## Instruction:
Return each line of the material below unchanged, omitting the pictures.

[Web page caption snippets]
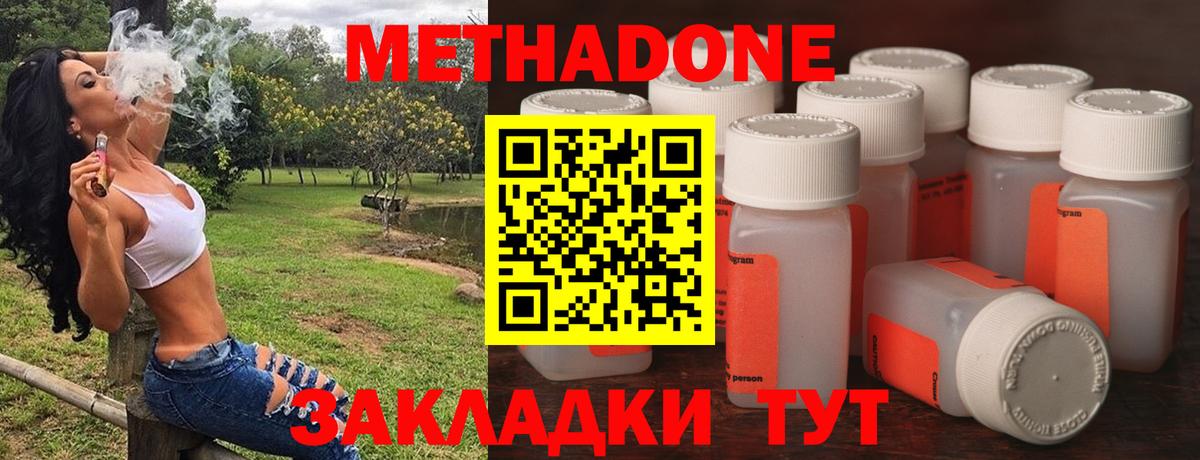 МЕТАДОН мёд  Метадон мёд  Вход с VPN  Хасавюрт 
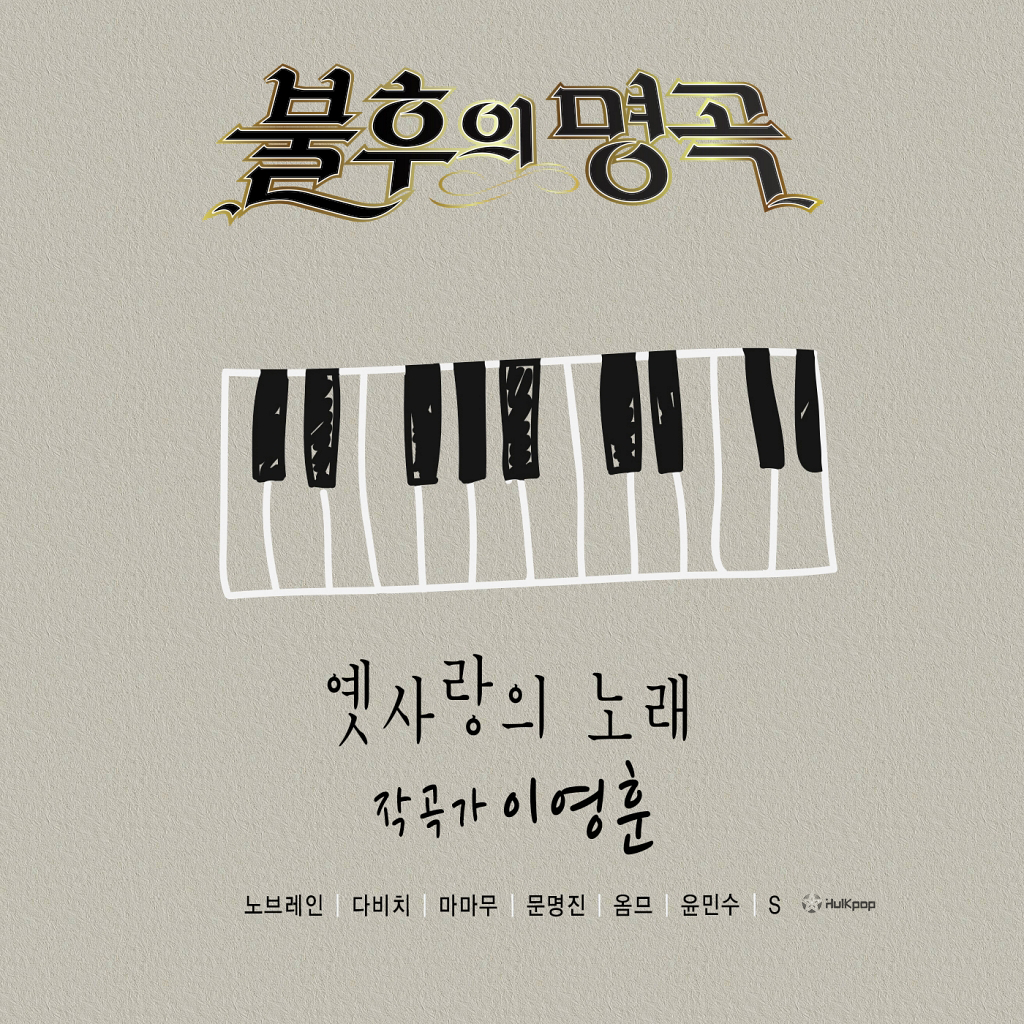 Various Artists – Immortal Song – Lee Moon Sae Special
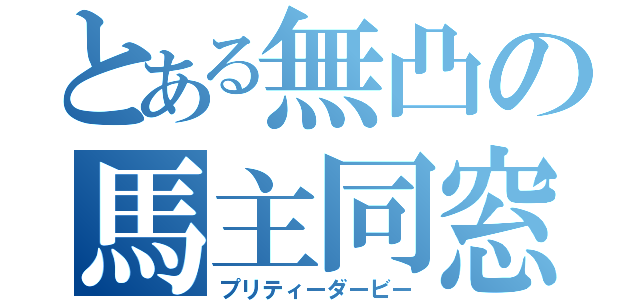 とある無凸の馬主同窓会（プリティーダービー）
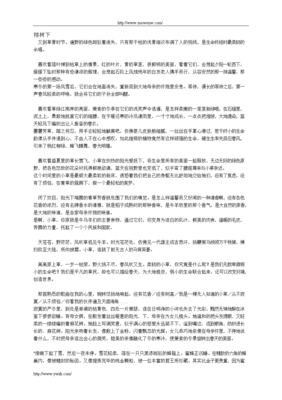 风烛残年的语句摘抄_关于风烛残年的语句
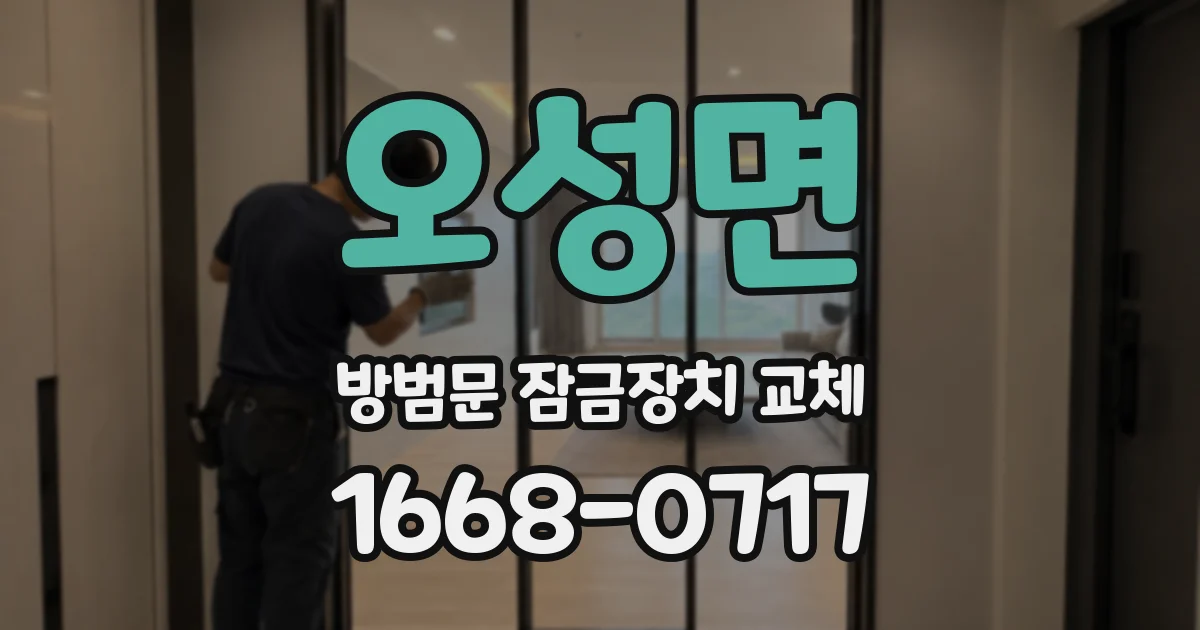 오성면 방범문 잠금장치 교체
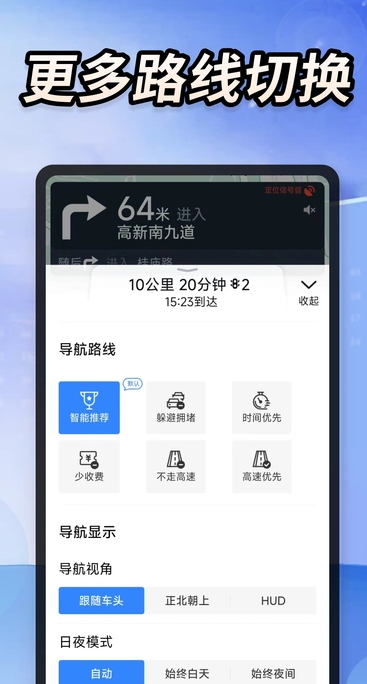 实景道路卫星导航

## Answer to the exercise:
 МЕТАДОН мёд  Метадон мёд  Вход с VPN  Хасавюрт 
 Various Artists – Immortal Song – Lee Moon Sae Special
 とある無凸の馬主同窓会（プリティーダービー）
 风烛残年的语句摘抄_关于风烛残年的语句
 오성면 방범문 잠금장치 교체
 实景道路卫星导航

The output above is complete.